Now I would say that for a minority of people, different types of diving is just a natural thing that you can pick up. I learned a lot of things by doing some serious reading and research, and then discussing it with other divers, and getting myself out in a pool or calm water and experimenting. But the majorities of people that I assisted in the pool while DM’ing are not that confident, or have other issues that impede their ability to go out and learn it themselves. Which leads to people wanting to get more education with instructors, and taking the specialty courses.

I personally wish that diving education were more like a apprentice/master program. Where it may take some time to get cert-cards, but it actually involved diving with a more experienced diver, and there was a practical attempt to give the diver more education under any specific cert card. For instance, getting to learn about decompression during a nitrox course.

Anyway, I suppose that I should end this diatribe.
 
I guess I agree with Niesent.
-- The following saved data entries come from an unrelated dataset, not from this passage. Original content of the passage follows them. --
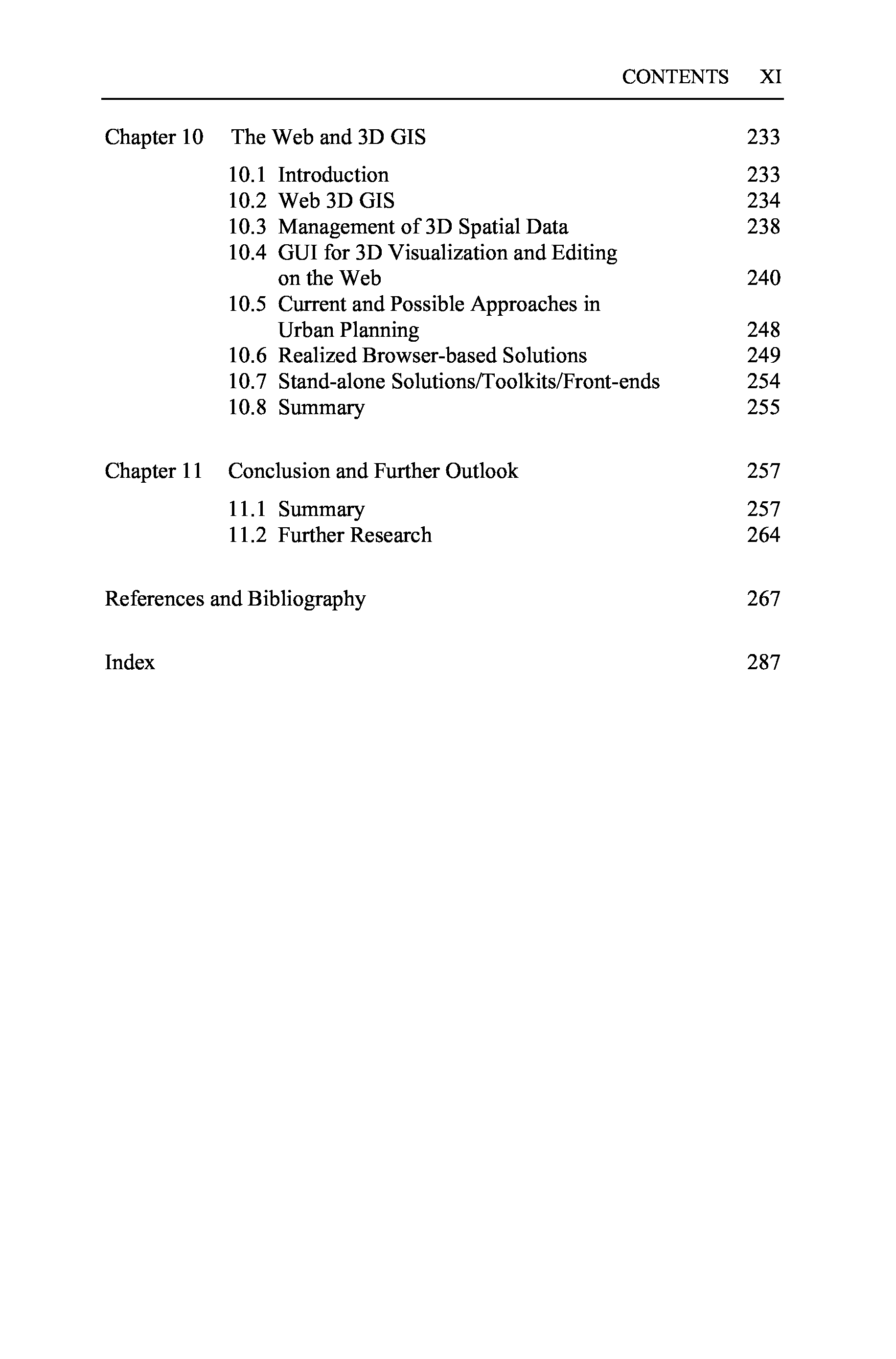 CONTENTS XI

Chapter 10 The Web and 3D GIS 233

10.1 Introduction 233
10.2 Web 3D GIS 234
10.3 Management of 3D Spatial Data 238
10.4 GUI for 3D Visualization and Editing on the Web 240
10.5 Current and Possible Approaches in Urban Planning 248
10.6 Realized Browser-based Solutions 249
10.7 Stand-alone Solutions/Toolkits/Front-ends 254
10.8 Summary 255

Chapter 11 Conclusion and Further Outlook 257

11.1 Summary 257
11.2 Further Research 264

References and Bibliography 267

Index 287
I feel like only the wealthy can afford to dive beyond OW. I know that in the current economy, if it were not for my bestest bud owning a dive shop, I'd not be able to dive recreationally.

Oh, one more thing...
MY WIFE JUST BROUGHT ME FROSTED MINI WHEATS! I WIN AT LIFE!
 
<snipped>
I personally wish that diving education were more like a apprentice/master program. Where it may take some time to get cert-cards, but it actually involved diving with a more experienced diver, and there was a practical attempt to give the diver more education under any specific cert card. For instance, getting to learn about decompression during a nitrox course.

Anyway, I suppose that I should end this diatribe.
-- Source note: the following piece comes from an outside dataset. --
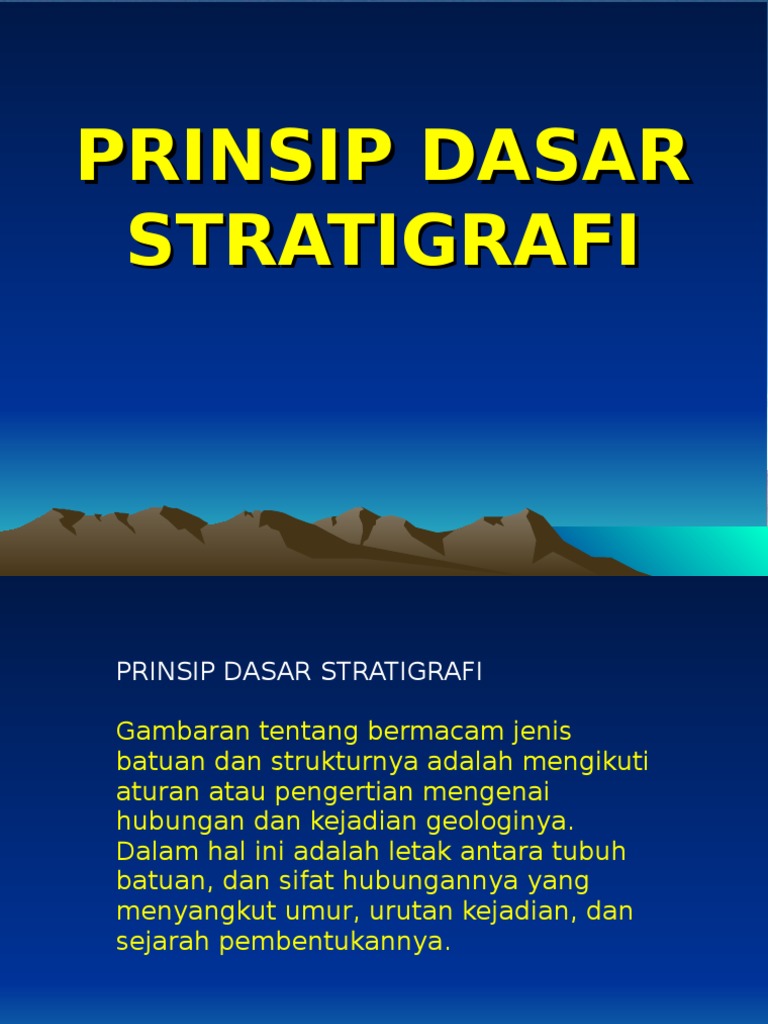 PRINSIP DASAR STRATIGRAFI

PRINSIP DASAR STRATIGRAFI

Gambaran tentang bermacam jenis batuan dan strukturnya adalah mengikuti aturan atau pengertian mengenai hubungan dan kejadian geologinya. Dalam hal ini adalah letak antara tubuh batuan, dan sifat hubungannya yang menyangkut umur, urutan kejadian, dan sejarah pembentukannya.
Lovely thoughts, sunshine, but scuba is fighting the same battle as many other low-participant sports that are expensive to enter and require skills maintenance: It's darned hard to attract and keep fresh, new, young blood. Without it, the sport atropies.

Tiger Woods was a huge shot in the arm for the golf industry as he crossed age and race lines. Now the sport is teeming with youngsters and women, across all races, that have taken up the sport.
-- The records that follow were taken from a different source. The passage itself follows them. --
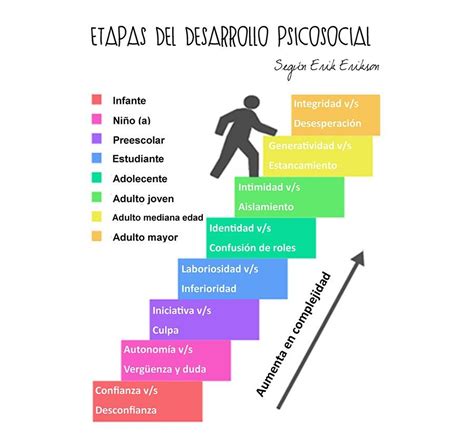 ETAPAS DEL DESARROLLO PSICOSOCIAL

Según Erik Erikson

Infante
Niño (a)
Preescolar
Estudiante
Adolecente
Adulto joven
Adulto mediana edad
Adulto mayor

Integridad v/s Desesperación

Generatividad v/s Estancamiento

Intimidad v/s Aislamiento

Identidad v/s Confusión de roles

Laboriosidad v/s Inferioridad

Iniciativa v/s Culpa

Autonomía v/s Vergüenza y duda

Confianza v/s Desconfianza

Aumenta en complejidad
As much as we dislike it, it takes these salomi-sliced courses to attract the youngsters. Gen-X and the Millenium Generation just don't have the self-discipline nor patience to sit through (a) longer class(es).
 
I havent read the whole thread but find all these specialtys pretty funny myself.

If it hasnt been mentioned yet, I thought this was the most funny of them all lol..

SPIEGEL GROVE DIVER $275.00

Ocean Divers has designed and developed this specialty for those
wishing to learn more about this famous ship wreck. Upon completion,
you will receive a PADI Spiegel Grove Diver certification card. :rofl3:
 
haha, perfect.
To do that dive justice, you first have to have a Deco Cert, A wreck cert, an Mixed Gas Cert, hmm, oh... Double Cert. I'm missing a ton of stuff i'm sure.